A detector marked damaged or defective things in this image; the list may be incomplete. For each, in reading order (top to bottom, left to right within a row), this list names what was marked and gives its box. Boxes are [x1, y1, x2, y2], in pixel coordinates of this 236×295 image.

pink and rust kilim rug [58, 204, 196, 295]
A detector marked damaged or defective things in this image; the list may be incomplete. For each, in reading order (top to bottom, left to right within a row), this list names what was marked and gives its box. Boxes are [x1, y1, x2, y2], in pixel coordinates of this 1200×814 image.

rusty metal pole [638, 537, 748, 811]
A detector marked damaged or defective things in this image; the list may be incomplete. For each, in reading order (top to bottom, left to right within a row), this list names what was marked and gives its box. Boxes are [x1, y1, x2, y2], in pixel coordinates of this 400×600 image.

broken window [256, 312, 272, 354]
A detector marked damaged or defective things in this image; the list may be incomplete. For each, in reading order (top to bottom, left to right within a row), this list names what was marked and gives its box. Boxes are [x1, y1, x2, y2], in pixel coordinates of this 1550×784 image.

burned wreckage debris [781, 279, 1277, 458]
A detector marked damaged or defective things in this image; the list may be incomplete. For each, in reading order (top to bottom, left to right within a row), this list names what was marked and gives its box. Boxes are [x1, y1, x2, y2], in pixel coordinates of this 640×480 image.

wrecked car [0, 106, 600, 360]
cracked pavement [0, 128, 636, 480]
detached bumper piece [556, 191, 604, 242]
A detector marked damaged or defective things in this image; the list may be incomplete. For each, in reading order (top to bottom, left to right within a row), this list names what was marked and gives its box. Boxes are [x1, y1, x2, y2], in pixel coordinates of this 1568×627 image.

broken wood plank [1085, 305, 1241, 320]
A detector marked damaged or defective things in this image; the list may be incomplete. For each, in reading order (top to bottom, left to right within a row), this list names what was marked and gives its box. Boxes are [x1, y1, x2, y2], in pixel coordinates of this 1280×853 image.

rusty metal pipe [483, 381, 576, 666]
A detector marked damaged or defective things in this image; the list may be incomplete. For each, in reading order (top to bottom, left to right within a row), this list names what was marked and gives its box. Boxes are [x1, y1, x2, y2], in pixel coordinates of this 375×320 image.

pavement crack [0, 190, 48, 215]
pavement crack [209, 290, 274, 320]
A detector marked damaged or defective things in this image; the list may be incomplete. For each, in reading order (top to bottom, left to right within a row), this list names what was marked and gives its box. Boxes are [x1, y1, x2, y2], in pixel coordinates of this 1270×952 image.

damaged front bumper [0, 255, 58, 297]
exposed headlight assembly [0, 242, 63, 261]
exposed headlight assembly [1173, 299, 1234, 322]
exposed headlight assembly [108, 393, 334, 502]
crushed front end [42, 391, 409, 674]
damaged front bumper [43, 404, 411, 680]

◆ ◆ ◆ ◆ ◆

(TASK INSTRUCTIONS): The data given before this task must be transcribed exactly and in full.

(SOLUTION):
A detector marked damaged or defective things in this image; the list may be incomplete. For each, in reading order (top to bottom, left to right within a row), this list names what was marked and gives its box. Boxes are [x1, y1, x2, y2], in pixel coordinates of this 236×295 image.

pink and rust kilim rug [58, 204, 196, 295]
A detector marked damaged or defective things in this image; the list may be incomplete. For each, in reading order (top to bottom, left to right within a row), this list names what was marked and gives its box. Boxes are [x1, y1, x2, y2], in pixel coordinates of this 1200×814 image.

rusty metal pole [638, 537, 748, 811]
A detector marked damaged or defective things in this image; the list may be incomplete. For each, in reading order (top to bottom, left to right within a row), this list names what was marked and gives its box. Boxes are [x1, y1, x2, y2], in pixel coordinates of this 400×600 image.

broken window [256, 312, 272, 354]
A detector marked damaged or defective things in this image; the list may be incomplete. For each, in reading order (top to bottom, left to right within a row), this list names what was marked and gives its box. Boxes are [x1, y1, x2, y2], in pixel coordinates of this 1550×784 image.

burned wreckage debris [781, 279, 1277, 458]
A detector marked damaged or defective things in this image; the list may be incomplete. For each, in reading order (top to bottom, left to right within a row), this list names what was marked and gives its box. Boxes are [x1, y1, x2, y2], in pixel coordinates of this 640×480 image.

wrecked car [0, 106, 600, 360]
cracked pavement [0, 128, 636, 480]
detached bumper piece [556, 191, 604, 242]
A detector marked damaged or defective things in this image; the list may be incomplete. For each, in reading order (top to bottom, left to right within a row), this list names what was marked and gives its box. Boxes are [x1, y1, x2, y2], in pixel coordinates of this 1568×627 image.

broken wood plank [1085, 305, 1241, 320]
A detector marked damaged or defective things in this image; the list may be incomplete. For each, in reading order (top to bottom, left to right within a row), this list names what was marked and gives its box. Boxes are [x1, y1, x2, y2], in pixel coordinates of this 1280×853 image.

rusty metal pipe [483, 381, 576, 666]
A detector marked damaged or defective things in this image; the list may be incomplete. For each, in reading order (top to bottom, left to right within a row), this list names what was marked and gives its box. Boxes are [x1, y1, x2, y2], in pixel coordinates of this 375×320 image.

pavement crack [0, 190, 48, 215]
pavement crack [209, 290, 274, 320]
A detector marked damaged or defective things in this image; the list may be incomplete. For each, in reading order (top to bottom, left to right within a row), this list names what was marked and gives its box. Boxes are [x1, y1, x2, y2], in pixel coordinates of this 1270×952 image.

damaged front bumper [0, 255, 58, 297]
exposed headlight assembly [0, 242, 63, 261]
exposed headlight assembly [1173, 299, 1234, 322]
exposed headlight assembly [108, 393, 334, 502]
crushed front end [42, 391, 409, 674]
damaged front bumper [43, 404, 411, 680]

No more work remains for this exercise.